Un échange avec un tiers lui en a insufflé le désir, que semble confirmer la naissance du premier poème — de l'aveu même de l'auteur, ce retour est vécu comme un rapprochement avec soi et comme un « ravissement ».

C'est donc avec ce premier texte fondateur que s'ouvre le recueil de trente-quatre poésies, « sans majuscule ». C'est très probablement aussi ce texte qui a façonné les autres poèmes, leur contenu, la couleur lyrique, la visée et le principe poétique formel, dont il est annoncé qu'il sera résolument tourné vers la musique.
Quant à la forme, pour en dire plus, elle est celle du vers libre, sans ponctuation, sans majuscule. Sans titre, les poèmes sont numérotés.

« reste
il y a le brouillard tous ces nuages
reste te dis-je même si le ciel était d'azur
les feuilles mortes pourrissent sous la neige
je n'ai plus de fleurs à t'offrir

Dès l'incipit, le lecteur partage la délectation de l'écrivain devant la prosodie qui, de texte en texte, va fleurir sous ses yeux.
« reste… » nous commande le poème. « Nous », dis-je, car on se sent appelé par cet impératif et prêt à recueillir cette prière murmurée comme une supplique adressée au lecteur.
Ce dernier ne demandera pas mieux que d'entrer plus avant dans ce jardin de fleurs, tant celui-ci est frais, tant il s'ouvre sans manières, sans poses, mais selon un projet authentiquement révélé.

Dès le deuxième poème, le lecteur comprend en effet que les trente-quatre poèmes sont l'émanation d'un vécu. Poème de l'existence, monde de l'observation, de l'apprentissage, et, somme toute, de l'expérience humaine, de l'épreuve de la vie…
« reste »… entend-il d'abord.

Puis :

« le poème n'est pas fiction […] »

« […] tout ce qui suit a été vécu et éprouvé (confie l'auteur dans sa préface) : le fleuve près duquel je vis, le quartier d'Uccle (très en pente) de mon enfance, mes voyages (Rome, Épi¬daure, Paris, Compostelle, Dublin, Samarkand...), mes lectures (Jorge Luis Borges, Ulysse, Voltaire, Érasme, Rabelais et ses géants...), mes premières amours (près du moulin à aubes ou dans une église) etc… »

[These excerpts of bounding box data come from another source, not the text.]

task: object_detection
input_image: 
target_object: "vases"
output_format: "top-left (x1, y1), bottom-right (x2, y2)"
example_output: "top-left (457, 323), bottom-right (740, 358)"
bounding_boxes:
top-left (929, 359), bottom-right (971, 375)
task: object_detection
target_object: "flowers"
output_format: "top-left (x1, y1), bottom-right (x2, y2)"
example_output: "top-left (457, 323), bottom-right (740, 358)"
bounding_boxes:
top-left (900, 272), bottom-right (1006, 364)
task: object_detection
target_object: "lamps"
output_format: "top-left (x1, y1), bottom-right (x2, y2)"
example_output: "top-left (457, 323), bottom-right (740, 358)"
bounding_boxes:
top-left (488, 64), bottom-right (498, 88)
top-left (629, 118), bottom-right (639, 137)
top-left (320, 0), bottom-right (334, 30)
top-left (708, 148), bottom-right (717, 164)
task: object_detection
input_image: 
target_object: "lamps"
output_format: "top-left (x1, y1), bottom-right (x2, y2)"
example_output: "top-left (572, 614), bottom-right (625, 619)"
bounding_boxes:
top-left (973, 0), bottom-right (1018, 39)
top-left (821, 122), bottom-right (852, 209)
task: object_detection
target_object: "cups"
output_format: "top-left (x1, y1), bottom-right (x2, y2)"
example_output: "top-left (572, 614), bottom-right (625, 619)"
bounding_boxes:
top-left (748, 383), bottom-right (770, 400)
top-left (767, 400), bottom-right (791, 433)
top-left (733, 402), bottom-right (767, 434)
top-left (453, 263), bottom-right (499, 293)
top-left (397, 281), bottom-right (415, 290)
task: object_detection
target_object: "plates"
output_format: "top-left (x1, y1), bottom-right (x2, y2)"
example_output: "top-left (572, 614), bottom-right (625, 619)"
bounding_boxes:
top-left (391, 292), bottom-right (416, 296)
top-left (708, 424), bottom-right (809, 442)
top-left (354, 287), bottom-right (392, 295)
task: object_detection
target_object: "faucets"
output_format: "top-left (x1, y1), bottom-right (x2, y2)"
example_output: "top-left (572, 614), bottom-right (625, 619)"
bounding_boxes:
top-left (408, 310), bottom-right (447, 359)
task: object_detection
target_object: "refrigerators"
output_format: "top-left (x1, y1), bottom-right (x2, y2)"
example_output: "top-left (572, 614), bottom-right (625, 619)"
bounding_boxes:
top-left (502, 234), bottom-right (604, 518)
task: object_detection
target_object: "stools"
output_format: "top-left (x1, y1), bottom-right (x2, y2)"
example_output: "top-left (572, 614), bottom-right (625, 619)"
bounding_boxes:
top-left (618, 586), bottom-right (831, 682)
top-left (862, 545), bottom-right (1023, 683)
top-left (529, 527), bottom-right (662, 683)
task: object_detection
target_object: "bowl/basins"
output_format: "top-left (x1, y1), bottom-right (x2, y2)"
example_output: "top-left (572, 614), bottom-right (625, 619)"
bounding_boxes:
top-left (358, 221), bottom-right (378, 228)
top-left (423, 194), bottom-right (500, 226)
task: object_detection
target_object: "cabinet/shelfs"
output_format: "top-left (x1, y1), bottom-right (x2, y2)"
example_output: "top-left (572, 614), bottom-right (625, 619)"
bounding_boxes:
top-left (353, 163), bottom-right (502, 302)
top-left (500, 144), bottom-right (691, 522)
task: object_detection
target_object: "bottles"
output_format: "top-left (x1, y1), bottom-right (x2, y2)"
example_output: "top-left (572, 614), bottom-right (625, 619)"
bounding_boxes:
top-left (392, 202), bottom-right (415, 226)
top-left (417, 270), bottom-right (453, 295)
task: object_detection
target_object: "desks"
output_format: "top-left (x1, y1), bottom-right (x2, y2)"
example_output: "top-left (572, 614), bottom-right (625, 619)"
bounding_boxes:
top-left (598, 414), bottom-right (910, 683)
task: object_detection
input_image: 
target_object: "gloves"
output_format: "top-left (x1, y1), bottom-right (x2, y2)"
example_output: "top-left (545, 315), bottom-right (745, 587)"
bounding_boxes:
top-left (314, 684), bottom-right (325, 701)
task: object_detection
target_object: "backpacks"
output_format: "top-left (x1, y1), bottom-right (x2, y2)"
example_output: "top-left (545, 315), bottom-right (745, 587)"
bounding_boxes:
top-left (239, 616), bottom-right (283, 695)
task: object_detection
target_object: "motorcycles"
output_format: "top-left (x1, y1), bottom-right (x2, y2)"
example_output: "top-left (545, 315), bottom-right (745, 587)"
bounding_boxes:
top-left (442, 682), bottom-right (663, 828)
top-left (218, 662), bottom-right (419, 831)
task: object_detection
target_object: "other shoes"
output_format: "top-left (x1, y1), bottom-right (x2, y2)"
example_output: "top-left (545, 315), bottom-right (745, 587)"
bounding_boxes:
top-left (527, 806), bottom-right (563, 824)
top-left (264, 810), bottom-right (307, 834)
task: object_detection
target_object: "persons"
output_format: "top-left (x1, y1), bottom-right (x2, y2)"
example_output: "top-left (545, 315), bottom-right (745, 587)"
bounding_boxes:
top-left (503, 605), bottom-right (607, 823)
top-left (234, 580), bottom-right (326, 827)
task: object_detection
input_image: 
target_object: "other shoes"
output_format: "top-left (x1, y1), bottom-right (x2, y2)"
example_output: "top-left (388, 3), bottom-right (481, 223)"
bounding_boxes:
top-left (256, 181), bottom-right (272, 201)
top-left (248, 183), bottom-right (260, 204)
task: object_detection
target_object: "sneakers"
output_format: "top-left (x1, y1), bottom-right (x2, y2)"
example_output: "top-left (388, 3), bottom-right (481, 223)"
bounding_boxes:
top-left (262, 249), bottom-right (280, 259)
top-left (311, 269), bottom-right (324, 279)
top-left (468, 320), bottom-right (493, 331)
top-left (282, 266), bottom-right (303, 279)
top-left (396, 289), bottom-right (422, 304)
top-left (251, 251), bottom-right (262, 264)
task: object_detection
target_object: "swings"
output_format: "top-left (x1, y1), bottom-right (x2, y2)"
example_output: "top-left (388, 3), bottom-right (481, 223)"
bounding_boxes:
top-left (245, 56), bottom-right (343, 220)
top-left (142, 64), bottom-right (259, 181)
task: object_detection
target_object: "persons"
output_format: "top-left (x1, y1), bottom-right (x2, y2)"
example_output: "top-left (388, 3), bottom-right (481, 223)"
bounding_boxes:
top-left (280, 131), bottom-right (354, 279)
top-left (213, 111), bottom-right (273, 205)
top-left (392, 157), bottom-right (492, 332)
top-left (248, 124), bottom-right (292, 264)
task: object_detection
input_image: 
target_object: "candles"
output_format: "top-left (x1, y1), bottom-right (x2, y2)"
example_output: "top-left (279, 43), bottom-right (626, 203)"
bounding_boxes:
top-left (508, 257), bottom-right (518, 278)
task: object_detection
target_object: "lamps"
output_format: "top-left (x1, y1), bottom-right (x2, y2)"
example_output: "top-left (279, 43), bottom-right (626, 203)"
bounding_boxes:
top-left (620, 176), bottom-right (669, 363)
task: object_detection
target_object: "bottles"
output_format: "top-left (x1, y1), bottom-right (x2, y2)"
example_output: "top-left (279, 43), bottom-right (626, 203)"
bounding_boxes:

Poésie de l'intime, aux inflexions amères (« le poème est un drame »), ou ensoleillées et lyriques (« le pain nourrit et renaît / chaque matin chez le boulanger »), non exempte ni des vicissitudes ni des inquiétudes sur le futur de l'Homme, voilà où se tient ce recueil qui exalte la beauté et le concret de la vie.

Il est fort juste et inspiré, cher Thierry Noiret, ce retour en poésie !

« déchiffrer l'alphabet cyrillique
déterrer la poussière
fouiller la décharge
de notre destinée
comme de vulgaires archéologues
creuser le passé jusqu'à
sa première partition

que retenir des enfers
sous la grammaire trouverons-nous
l'entropie
ou une autre plage

il y a de l'ancien dans notre existence
les civilisations jettent des ordures
nous nous baignons dedans
rien ne peut nous en laver
encore moins la dernière pluie

chaque matin nous cuisons
de nouveaux oeufs nés de vieilles poules
chaque matin nous croyons
au matin
mais hier nous avale dès le premier
café
[…] »

*

Quelques mots pour finir sur la maison d'édition québécoise où est paru ce beau recueil.
ELP Éditeurs, que je salue ici, est une petite maison d'édition accueillante mais exigeante. Animée par deux écrivains de grand talent, Daniel Ducharme et Paul Laurendeau, c'est une maison qui défend la littérature, selon des critères très sélectifs, et dans laquelle l'auteur est assuré d'avoir été choisi. le soin apporté à la fabrication des livres est par ailleurs en tout point remarquable.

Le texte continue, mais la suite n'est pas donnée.